Dorian era uno de sus invitados preferidos, y siempre le decía que se alegraba muchísimo de no haberlo conocido de joven. «Sé, querido mío, que me hubiera enamorado perdidamente de usted», solía decir, «y que me habría liado la manta a la cabeza por su causa. Es una suerte que nadie hubiera pensado en usted por entonces. Cabe, de todos modos, que la idea de la manta no me atrajera demasiado, porque nunca llegué a coquetear con nadie. Aunque creo que la culpa fue más bien de Narborough. Era terriblemente miope, y se obtiene muy poco placer engañando a un marido que no ve absolutamente nada».
Sus invitados de aquella noche eran personas más bien aburridas. La verdad, le explicó la anfitriona a Dorian Gray desde detrás de un abanico bastante venido a menos, era que una de sus hijas casadas se había presentado de repente para pasar una temporada con ella y, para empeorar las cosas, lo había hecho acompañada por su marido.

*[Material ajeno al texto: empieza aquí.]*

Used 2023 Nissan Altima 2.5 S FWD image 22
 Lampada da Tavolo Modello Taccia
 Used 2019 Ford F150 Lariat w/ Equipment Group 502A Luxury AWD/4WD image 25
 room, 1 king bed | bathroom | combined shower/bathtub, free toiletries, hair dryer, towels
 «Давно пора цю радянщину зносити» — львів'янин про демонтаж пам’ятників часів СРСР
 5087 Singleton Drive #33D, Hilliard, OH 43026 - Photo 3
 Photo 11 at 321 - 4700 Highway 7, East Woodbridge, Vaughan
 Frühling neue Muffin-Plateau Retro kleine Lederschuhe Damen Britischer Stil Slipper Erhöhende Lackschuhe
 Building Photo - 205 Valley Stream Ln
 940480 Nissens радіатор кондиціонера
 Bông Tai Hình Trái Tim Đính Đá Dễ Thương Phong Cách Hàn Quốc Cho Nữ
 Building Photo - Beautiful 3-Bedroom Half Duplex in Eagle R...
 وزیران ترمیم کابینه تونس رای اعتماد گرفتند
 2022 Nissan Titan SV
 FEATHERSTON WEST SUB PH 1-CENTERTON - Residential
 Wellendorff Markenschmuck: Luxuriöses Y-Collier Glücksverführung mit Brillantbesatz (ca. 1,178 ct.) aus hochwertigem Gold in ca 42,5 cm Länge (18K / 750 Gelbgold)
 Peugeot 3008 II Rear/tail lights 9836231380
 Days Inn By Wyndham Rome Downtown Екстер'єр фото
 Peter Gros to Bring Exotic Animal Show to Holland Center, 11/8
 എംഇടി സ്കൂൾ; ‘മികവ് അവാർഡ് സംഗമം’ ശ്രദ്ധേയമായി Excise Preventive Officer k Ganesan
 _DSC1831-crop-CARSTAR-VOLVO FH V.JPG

-Creo que ha sido una crueldad por su parte, querido mío -le susurró-. Es cierto que yo los visito todos los veranos al regresar de Homburg, pero una anciana como yo necesita aire fresco a veces y, además, consigo despertarlos. No se puede imaginar la existencia que llevan. Vida rural en estado puro. Se levantan pronto porque tienen mucho que hacer, y también se acuestan pronto porque apenas tienen nada en qué pensar. No ha habido un escándalo por los alrededores desde los tiempos de la reina Isabel, y en consecuencia todos se quedan dormidos después de cenar. Haga el favor de no sentarse junto a ninguno de los dos. Siéntese a mi lado.
Dorian murmuró el adecuado cumplido y recorrió el salón con la vista. Sí; no era mucho lo que cabía esperar de aquellos comensales. A dos de los invitados no los había visto nunca, y los restantes eran:
Ernest Harrowden, una de las mediocridades de mediana edad que tanto abundan en los clubs londinenses y que carecen de enemigos pero a quienes sus amigos aborrecen cordialmente; lady Ruxton, una mujer de cuarenta y siete años y de nariz ganchuda, que se vestía con exageración y trataba siempre de colocarse en situaciones comprometidas, si bien, para gran desencanto suyo, nadie estaba nunca dispuesto a creer nada en contra suya, dada su extrema fealdad; la señora Erlynne, una arrivista que no era nadie, con un ceceo delicioso y cabellos de color rojo veneciano; lady Alice Chapman, la hija de la anfitriona, una aburrida joven sin la menor elegancia, con uno de esos característicos rostros británicos que, una vez vistos, jamás se recuerdan; y su marido, criatura de mejillas rubicundas y patillas canas que, como tantos de su clase, vivía convencido de que una desmedida jovialidad es disculpa suficiente para la absoluta falta de ideas.
Estaba ya bastante arrepentido de haber aceptado la invitación cuando lady Narborough, mirando al gran reloj dorado que dilataba sus llamativas curvas sobre la repisa de la chimenea, cubierta de tela malva, exclamó.